According to the Department of Health, Victoria has only one active coronavirus case remaining in the state, recording 23 consecutive days of no community transmission after processing 12,388 test results received on Saturday.

The person infected reportedly arrived in Victoria from overseas. At the same time, the state has not accepted international passenger flights since 13 February.

Freight flights with crew are still able to land but isolation rules are stricter as as Australia prepares for the rollout of COVID-19 vaccines to GPs.

As of Monday, six million people in the 1B priority vaccination group will start receiving the jab; a mission expected to be completed in three months. The 1B group includes people aged 70 or over, Aboriginal people and Torres Strait Islanders over 55, younger adults with underlying medical conditions or disabilities, healthcare workers and other emergency service workers including those in defence, police, fire, emergency services and meat processing will be offered a shot.

The initial vaccine rollout, phase 1A, targeting quarantine workers, front-line health workers and aged and disability care staff has been completed successfully.

Victoria exceeded its projected vaccinations target for Covid-19, administering almost a third more doses in the first month of the rollout than ­originally forecast since the program began on 22 February.

Victorian Health Minister Martin Foley said the rollout’s second phase would begin “slow and steady” as mass vaccination centres began servicing emergency service workers at the Melbourne Convention and Exhibition Centre and Royal Exhibition Building.

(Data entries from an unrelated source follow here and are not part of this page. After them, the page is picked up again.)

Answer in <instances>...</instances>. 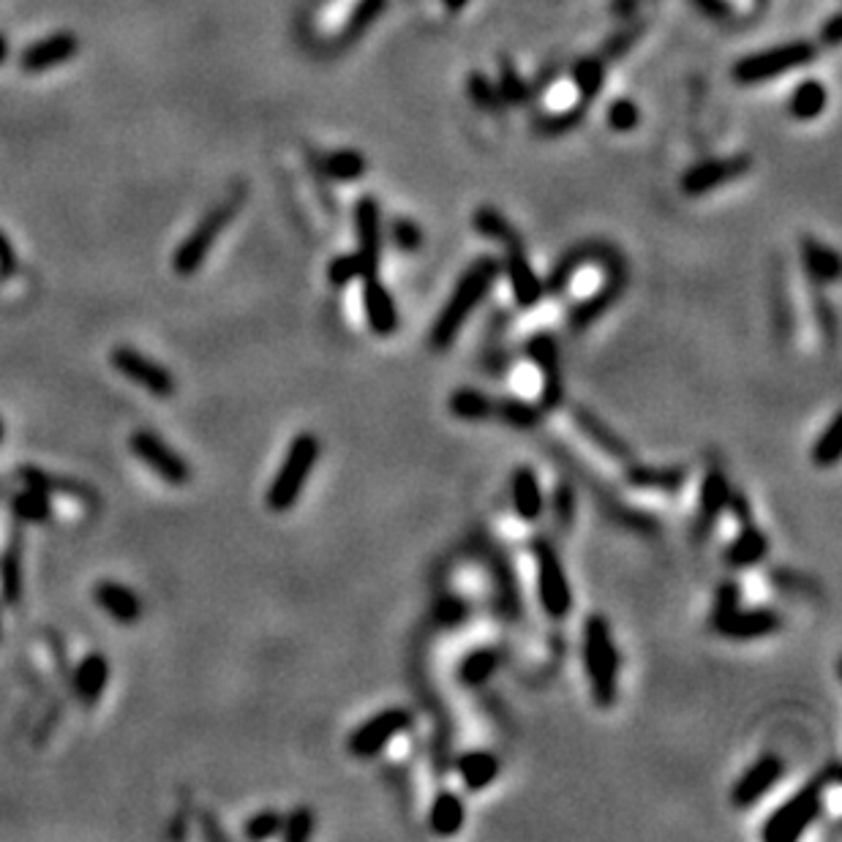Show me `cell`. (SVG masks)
<instances>
[{
  "instance_id": "cell-1",
  "label": "cell",
  "mask_w": 842,
  "mask_h": 842,
  "mask_svg": "<svg viewBox=\"0 0 842 842\" xmlns=\"http://www.w3.org/2000/svg\"><path fill=\"white\" fill-rule=\"evenodd\" d=\"M500 273L502 265L494 256H480V260H474L472 265L461 273V278L452 286L448 303H445L442 311L434 319L431 330H428V347H431L434 352H448L452 343H456V338L463 330V325H467V319L472 317L480 308V303L489 297L491 286L496 284Z\"/></svg>"
},
{
  "instance_id": "cell-2",
  "label": "cell",
  "mask_w": 842,
  "mask_h": 842,
  "mask_svg": "<svg viewBox=\"0 0 842 842\" xmlns=\"http://www.w3.org/2000/svg\"><path fill=\"white\" fill-rule=\"evenodd\" d=\"M840 766L832 764L827 772L807 783L805 788L796 790L790 799L783 801L769 818H766L764 829H761V840L766 842H794L799 840L812 823L818 821L823 810V794L829 786H838Z\"/></svg>"
},
{
  "instance_id": "cell-3",
  "label": "cell",
  "mask_w": 842,
  "mask_h": 842,
  "mask_svg": "<svg viewBox=\"0 0 842 842\" xmlns=\"http://www.w3.org/2000/svg\"><path fill=\"white\" fill-rule=\"evenodd\" d=\"M583 666H587L592 698L600 709L614 707L619 692V652L611 622L592 614L583 624Z\"/></svg>"
},
{
  "instance_id": "cell-4",
  "label": "cell",
  "mask_w": 842,
  "mask_h": 842,
  "mask_svg": "<svg viewBox=\"0 0 842 842\" xmlns=\"http://www.w3.org/2000/svg\"><path fill=\"white\" fill-rule=\"evenodd\" d=\"M319 456H322V445H319V439L311 431H303L292 439L276 478L267 485L265 505L271 513H286V510H292L300 502Z\"/></svg>"
},
{
  "instance_id": "cell-5",
  "label": "cell",
  "mask_w": 842,
  "mask_h": 842,
  "mask_svg": "<svg viewBox=\"0 0 842 842\" xmlns=\"http://www.w3.org/2000/svg\"><path fill=\"white\" fill-rule=\"evenodd\" d=\"M243 203H245V188L234 186L227 199H221L214 210L205 214V219L194 227V232L188 234L181 245H177L175 256H172V267H175L177 276L188 278L205 265L210 249H214L216 240L221 238V232H225L229 221L240 214Z\"/></svg>"
},
{
  "instance_id": "cell-6",
  "label": "cell",
  "mask_w": 842,
  "mask_h": 842,
  "mask_svg": "<svg viewBox=\"0 0 842 842\" xmlns=\"http://www.w3.org/2000/svg\"><path fill=\"white\" fill-rule=\"evenodd\" d=\"M532 557L537 565V594H540V609L546 616L565 619L572 609V589L570 578H567L565 565L551 540H535L532 543Z\"/></svg>"
},
{
  "instance_id": "cell-7",
  "label": "cell",
  "mask_w": 842,
  "mask_h": 842,
  "mask_svg": "<svg viewBox=\"0 0 842 842\" xmlns=\"http://www.w3.org/2000/svg\"><path fill=\"white\" fill-rule=\"evenodd\" d=\"M816 57V44L810 42H788L780 47L764 50V53H755L742 57V61L733 66V77L742 85H758L766 79L777 77V74L794 72V68L807 66Z\"/></svg>"
},
{
  "instance_id": "cell-8",
  "label": "cell",
  "mask_w": 842,
  "mask_h": 842,
  "mask_svg": "<svg viewBox=\"0 0 842 842\" xmlns=\"http://www.w3.org/2000/svg\"><path fill=\"white\" fill-rule=\"evenodd\" d=\"M129 450L134 452L136 461L145 463L147 469H153L158 480H164L167 485H188L194 478V469L186 458L181 456L167 439H162L158 434L147 431V428H140L129 437Z\"/></svg>"
},
{
  "instance_id": "cell-9",
  "label": "cell",
  "mask_w": 842,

“This coming week we’re gradually standing up more high-volume vaccination centres to deliver the vaccine to critical worker groups allocated to us by the commonwealth in the next phase of their program,” Mr Foley said as 250,000 doses of the AstraZeneca vaccine will be available to the general public next week.

“We’ll be starting slow and steady at these high-volume sites, conducting dry runs over the first few days and ensuring all the systems and processes are safely in place — because that’s what matters most.”